>> START Source records

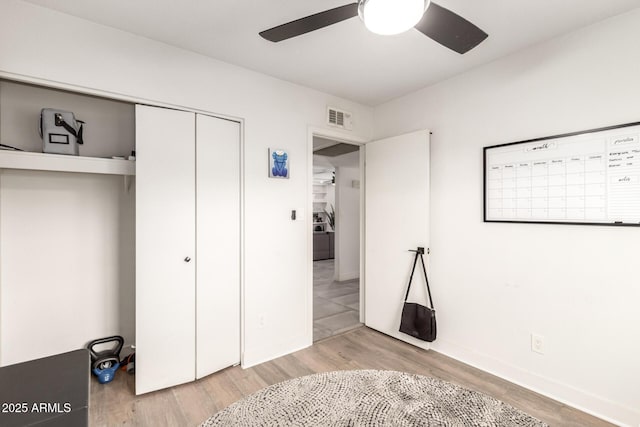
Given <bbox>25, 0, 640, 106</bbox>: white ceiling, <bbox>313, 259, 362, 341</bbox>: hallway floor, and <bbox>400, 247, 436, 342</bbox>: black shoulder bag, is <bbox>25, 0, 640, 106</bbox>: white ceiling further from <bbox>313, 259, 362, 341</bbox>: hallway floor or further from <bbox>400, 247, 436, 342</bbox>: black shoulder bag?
<bbox>313, 259, 362, 341</bbox>: hallway floor

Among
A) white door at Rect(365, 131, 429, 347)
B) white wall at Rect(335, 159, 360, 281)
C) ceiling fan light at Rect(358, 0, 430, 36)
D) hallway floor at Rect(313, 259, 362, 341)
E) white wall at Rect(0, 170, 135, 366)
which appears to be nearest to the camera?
ceiling fan light at Rect(358, 0, 430, 36)

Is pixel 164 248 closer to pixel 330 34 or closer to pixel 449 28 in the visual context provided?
pixel 330 34

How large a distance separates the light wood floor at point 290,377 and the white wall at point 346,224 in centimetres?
268

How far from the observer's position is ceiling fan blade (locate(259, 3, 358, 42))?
1.31m

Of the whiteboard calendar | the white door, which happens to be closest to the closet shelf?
the white door

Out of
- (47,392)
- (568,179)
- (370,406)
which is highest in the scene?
(568,179)

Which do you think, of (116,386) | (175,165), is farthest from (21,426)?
(116,386)

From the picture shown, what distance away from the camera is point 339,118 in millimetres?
3107

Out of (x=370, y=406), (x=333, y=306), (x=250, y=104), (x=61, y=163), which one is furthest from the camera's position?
(x=333, y=306)

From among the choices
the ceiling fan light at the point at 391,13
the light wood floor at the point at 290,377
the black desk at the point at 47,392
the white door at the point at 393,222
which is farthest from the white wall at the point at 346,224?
the black desk at the point at 47,392

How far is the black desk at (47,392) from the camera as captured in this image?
60cm

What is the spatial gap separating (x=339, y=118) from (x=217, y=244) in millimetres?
1781

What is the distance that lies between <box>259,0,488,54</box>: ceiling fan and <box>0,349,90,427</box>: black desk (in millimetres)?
1515

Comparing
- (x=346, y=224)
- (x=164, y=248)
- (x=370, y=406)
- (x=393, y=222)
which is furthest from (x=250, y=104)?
(x=346, y=224)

>> END Source records

• Work instructions: Copy the data word for word, starting with the line containing "Is pixel 164" and continuing through the end of the data, both ends included.

• Exercise response:
Is pixel 164 248 closer to pixel 330 34 or closer to pixel 449 28 in the visual context provided?
pixel 330 34

How large a distance separates the light wood floor at point 290,377 and the white wall at point 346,224 in centimetres?
268

How far from the observer's position is ceiling fan blade (locate(259, 3, 358, 42))?
1.31m

Of the whiteboard calendar | the white door, which happens to be closest to the closet shelf?
the white door

Out of
- (47,392)
- (568,179)
- (370,406)
which is highest in the scene?
(568,179)

Which do you think, of (116,386) | (175,165), is farthest from (21,426)?
(116,386)

From the picture shown, what distance away from the camera is point 339,118 in millimetres?
3107

Out of (x=370, y=406), (x=333, y=306), (x=250, y=104), (x=61, y=163), which one is furthest from the camera's position?
(x=333, y=306)

From among the choices
the ceiling fan light at the point at 391,13
the light wood floor at the point at 290,377
the black desk at the point at 47,392
the white door at the point at 393,222
which is farthest from the white wall at the point at 346,224?
the black desk at the point at 47,392

How far is the black desk at (47,392) from the camera as captured in this image?
60cm

What is the spatial gap separating (x=339, y=118) from (x=217, y=244) in millimetres?
1781

What is the distance that lies between <box>259,0,488,54</box>: ceiling fan and <box>0,349,90,427</box>: black desk (in millimetres)?
1515

Comparing
- (x=346, y=224)
- (x=164, y=248)
- (x=370, y=406)
- (x=393, y=222)
which is furthest from (x=250, y=104)?
(x=346, y=224)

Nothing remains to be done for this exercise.